Task: Render the lines of the records starting at the line that contains "What is the inter-object" and ending at the end of the records, both ends included, as a JSON list of strings with one string per line, leaving out blank lines and the pictures.

## START

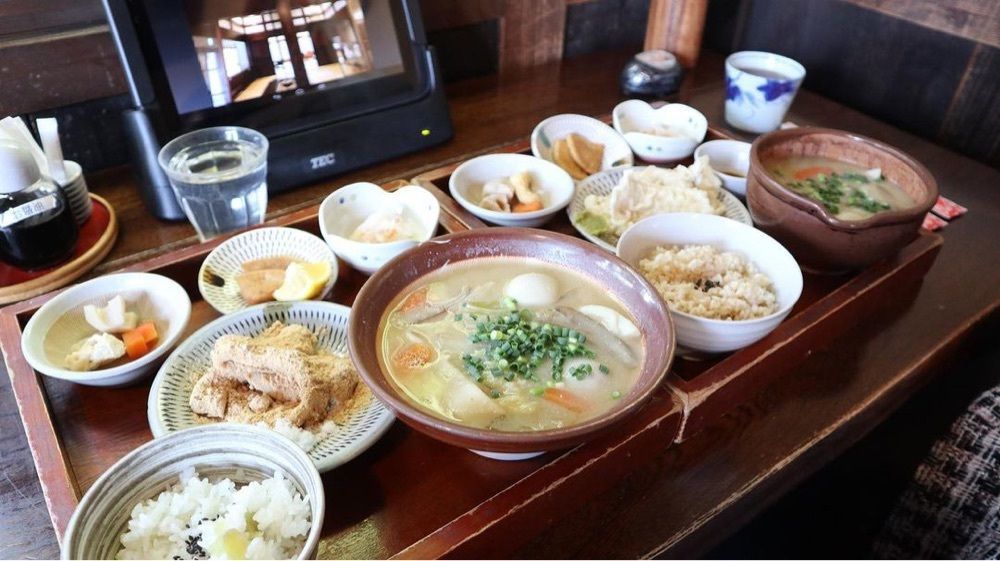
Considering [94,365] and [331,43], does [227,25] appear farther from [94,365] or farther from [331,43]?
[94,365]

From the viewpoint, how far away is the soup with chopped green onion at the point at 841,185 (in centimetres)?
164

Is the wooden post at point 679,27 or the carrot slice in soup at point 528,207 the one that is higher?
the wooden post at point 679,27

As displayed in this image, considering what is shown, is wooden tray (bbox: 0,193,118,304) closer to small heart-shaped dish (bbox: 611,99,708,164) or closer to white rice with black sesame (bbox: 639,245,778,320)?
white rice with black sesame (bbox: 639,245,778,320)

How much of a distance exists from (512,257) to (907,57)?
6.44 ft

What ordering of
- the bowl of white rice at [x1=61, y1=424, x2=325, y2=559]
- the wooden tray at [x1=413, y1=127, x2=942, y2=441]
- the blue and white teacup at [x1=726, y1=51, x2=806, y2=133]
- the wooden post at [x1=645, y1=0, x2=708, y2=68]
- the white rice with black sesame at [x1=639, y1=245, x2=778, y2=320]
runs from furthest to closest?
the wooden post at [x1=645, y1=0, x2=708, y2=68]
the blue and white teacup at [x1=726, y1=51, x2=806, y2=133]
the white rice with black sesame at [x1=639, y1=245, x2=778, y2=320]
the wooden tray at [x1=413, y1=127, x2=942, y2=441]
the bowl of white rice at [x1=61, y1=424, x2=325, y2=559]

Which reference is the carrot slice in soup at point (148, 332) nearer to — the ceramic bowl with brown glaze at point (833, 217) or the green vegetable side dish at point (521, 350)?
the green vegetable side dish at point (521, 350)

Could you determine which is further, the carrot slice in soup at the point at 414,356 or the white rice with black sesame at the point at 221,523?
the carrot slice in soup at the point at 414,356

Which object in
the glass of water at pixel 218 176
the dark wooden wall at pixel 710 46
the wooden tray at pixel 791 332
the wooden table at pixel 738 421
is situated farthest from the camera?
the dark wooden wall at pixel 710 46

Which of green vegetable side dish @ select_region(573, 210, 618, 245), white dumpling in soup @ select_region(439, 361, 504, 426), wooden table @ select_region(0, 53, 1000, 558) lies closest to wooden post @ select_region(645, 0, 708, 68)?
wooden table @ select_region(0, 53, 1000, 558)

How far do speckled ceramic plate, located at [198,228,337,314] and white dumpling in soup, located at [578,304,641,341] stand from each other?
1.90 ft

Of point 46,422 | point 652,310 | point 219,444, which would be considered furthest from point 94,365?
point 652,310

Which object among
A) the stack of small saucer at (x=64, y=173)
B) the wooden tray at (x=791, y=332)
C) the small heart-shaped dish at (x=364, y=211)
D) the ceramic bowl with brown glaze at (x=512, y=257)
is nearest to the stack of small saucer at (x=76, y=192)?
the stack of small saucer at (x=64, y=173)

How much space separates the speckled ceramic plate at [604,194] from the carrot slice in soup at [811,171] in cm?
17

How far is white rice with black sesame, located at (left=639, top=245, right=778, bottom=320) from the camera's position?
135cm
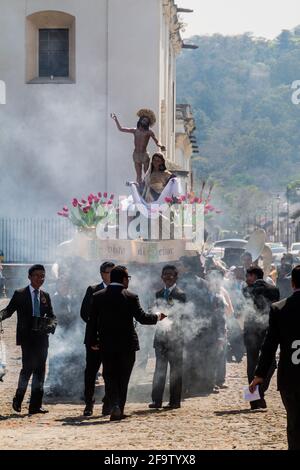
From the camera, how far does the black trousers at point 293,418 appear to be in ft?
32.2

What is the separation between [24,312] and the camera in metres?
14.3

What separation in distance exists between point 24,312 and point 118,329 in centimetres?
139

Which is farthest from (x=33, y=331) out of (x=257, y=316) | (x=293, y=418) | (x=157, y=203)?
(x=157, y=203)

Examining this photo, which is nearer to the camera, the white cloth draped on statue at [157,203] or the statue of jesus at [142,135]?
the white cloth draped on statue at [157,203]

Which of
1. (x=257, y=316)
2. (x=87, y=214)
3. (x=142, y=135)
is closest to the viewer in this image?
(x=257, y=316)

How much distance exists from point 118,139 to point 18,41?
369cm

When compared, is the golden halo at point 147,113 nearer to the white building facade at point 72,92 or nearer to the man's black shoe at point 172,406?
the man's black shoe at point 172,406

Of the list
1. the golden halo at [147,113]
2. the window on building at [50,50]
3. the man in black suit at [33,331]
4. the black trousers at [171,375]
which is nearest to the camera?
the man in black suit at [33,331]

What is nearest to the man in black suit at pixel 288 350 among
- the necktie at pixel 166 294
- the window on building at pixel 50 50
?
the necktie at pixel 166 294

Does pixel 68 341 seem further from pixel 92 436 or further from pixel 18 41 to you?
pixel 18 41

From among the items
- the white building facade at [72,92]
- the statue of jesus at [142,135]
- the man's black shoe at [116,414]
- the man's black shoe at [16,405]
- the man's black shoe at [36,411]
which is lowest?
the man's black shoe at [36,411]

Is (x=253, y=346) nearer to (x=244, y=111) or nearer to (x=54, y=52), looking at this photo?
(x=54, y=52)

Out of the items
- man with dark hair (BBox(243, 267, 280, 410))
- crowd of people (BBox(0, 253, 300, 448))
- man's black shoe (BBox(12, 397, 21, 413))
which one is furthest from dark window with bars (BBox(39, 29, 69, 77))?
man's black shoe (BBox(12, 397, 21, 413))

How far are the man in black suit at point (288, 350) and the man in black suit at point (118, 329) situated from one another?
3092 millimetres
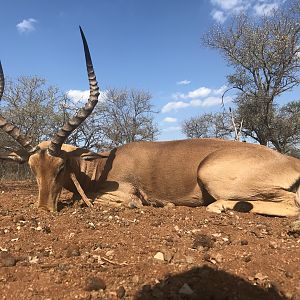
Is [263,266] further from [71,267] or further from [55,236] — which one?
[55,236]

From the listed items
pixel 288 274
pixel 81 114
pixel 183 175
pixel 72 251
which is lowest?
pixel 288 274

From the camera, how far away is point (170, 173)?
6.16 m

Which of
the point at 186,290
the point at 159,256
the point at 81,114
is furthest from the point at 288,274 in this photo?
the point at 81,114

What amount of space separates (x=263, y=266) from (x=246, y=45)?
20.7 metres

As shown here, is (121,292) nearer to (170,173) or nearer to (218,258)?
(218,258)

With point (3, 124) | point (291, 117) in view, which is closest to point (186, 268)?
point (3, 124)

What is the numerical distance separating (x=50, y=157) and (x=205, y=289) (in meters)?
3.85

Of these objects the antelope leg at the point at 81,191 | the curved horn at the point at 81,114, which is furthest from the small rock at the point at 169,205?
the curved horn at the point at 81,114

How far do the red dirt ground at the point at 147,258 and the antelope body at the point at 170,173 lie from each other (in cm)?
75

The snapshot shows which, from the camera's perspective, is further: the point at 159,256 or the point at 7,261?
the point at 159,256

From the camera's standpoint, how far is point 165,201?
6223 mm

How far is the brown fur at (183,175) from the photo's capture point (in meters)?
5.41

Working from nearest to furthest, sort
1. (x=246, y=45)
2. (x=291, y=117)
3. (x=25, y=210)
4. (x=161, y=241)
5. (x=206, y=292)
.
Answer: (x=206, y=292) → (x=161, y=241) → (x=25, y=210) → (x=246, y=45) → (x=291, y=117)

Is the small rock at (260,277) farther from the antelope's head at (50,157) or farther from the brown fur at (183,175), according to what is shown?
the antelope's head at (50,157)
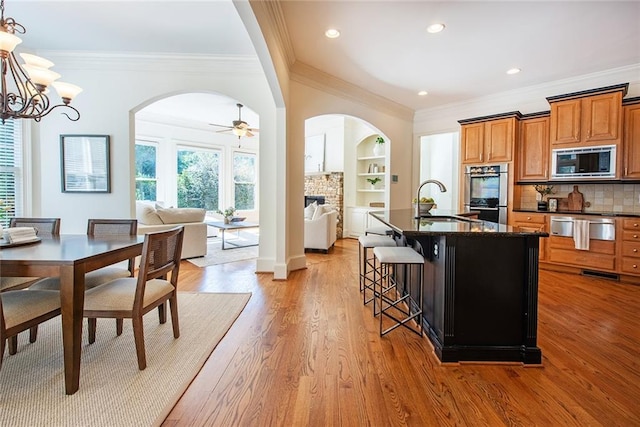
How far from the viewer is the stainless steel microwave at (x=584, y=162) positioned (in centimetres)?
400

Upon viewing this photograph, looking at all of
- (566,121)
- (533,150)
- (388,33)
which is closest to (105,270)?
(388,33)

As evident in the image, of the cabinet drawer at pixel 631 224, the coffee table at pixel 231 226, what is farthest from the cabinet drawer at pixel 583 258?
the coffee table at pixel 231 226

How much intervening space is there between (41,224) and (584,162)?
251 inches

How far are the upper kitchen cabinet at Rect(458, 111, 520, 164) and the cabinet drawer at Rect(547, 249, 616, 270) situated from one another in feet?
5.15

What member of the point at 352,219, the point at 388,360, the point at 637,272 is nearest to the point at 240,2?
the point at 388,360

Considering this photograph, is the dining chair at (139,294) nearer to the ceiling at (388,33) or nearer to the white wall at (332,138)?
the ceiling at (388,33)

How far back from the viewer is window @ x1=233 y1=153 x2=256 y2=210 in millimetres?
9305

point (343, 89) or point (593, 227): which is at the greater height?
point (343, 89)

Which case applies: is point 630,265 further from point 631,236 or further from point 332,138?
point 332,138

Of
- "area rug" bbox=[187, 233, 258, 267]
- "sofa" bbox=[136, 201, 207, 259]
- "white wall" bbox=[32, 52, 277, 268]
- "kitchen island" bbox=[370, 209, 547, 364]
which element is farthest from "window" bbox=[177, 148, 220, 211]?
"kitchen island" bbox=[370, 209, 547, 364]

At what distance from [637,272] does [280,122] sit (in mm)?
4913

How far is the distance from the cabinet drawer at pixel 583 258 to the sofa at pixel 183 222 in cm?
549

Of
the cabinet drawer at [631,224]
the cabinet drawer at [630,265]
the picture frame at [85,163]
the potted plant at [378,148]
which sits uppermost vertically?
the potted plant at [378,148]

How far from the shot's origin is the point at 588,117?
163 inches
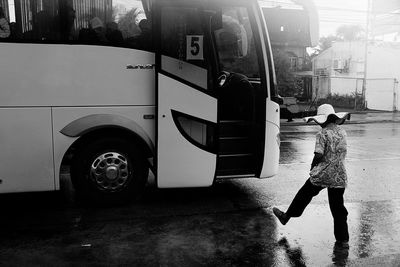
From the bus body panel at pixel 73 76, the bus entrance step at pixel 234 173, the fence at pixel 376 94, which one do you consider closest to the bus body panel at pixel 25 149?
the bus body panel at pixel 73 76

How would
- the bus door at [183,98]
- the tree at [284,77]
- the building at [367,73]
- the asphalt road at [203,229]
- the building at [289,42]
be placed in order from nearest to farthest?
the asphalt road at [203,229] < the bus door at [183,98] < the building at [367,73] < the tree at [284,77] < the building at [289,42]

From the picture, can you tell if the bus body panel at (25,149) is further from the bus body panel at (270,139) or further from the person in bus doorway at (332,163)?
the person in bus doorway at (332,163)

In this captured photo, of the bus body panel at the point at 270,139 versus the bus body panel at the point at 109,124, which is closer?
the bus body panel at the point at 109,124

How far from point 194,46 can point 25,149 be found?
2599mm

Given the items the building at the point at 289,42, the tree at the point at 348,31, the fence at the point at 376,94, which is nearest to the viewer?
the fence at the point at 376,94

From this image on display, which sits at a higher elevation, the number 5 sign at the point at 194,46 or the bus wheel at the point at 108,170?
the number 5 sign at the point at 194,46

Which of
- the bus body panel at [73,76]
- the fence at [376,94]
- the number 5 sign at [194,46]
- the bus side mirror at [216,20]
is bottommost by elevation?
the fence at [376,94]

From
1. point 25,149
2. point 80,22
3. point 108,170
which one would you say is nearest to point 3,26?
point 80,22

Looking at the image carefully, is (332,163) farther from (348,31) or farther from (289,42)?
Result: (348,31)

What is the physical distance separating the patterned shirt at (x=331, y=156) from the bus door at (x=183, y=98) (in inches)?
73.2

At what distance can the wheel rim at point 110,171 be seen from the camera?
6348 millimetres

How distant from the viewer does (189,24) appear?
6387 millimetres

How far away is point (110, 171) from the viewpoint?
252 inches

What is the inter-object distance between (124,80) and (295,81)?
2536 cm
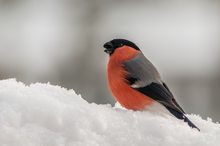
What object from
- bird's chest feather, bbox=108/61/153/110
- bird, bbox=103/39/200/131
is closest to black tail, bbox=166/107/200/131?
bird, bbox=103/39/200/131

## END

Reply to the task:
[
  "What is the inter-object distance between (124,80) and (295,81)?",
  "2536 cm",
  "What object from",
  "- bird's chest feather, bbox=108/61/153/110",
  "- bird, bbox=103/39/200/131",
  "is closest to black tail, bbox=166/107/200/131?",
  "bird, bbox=103/39/200/131"
]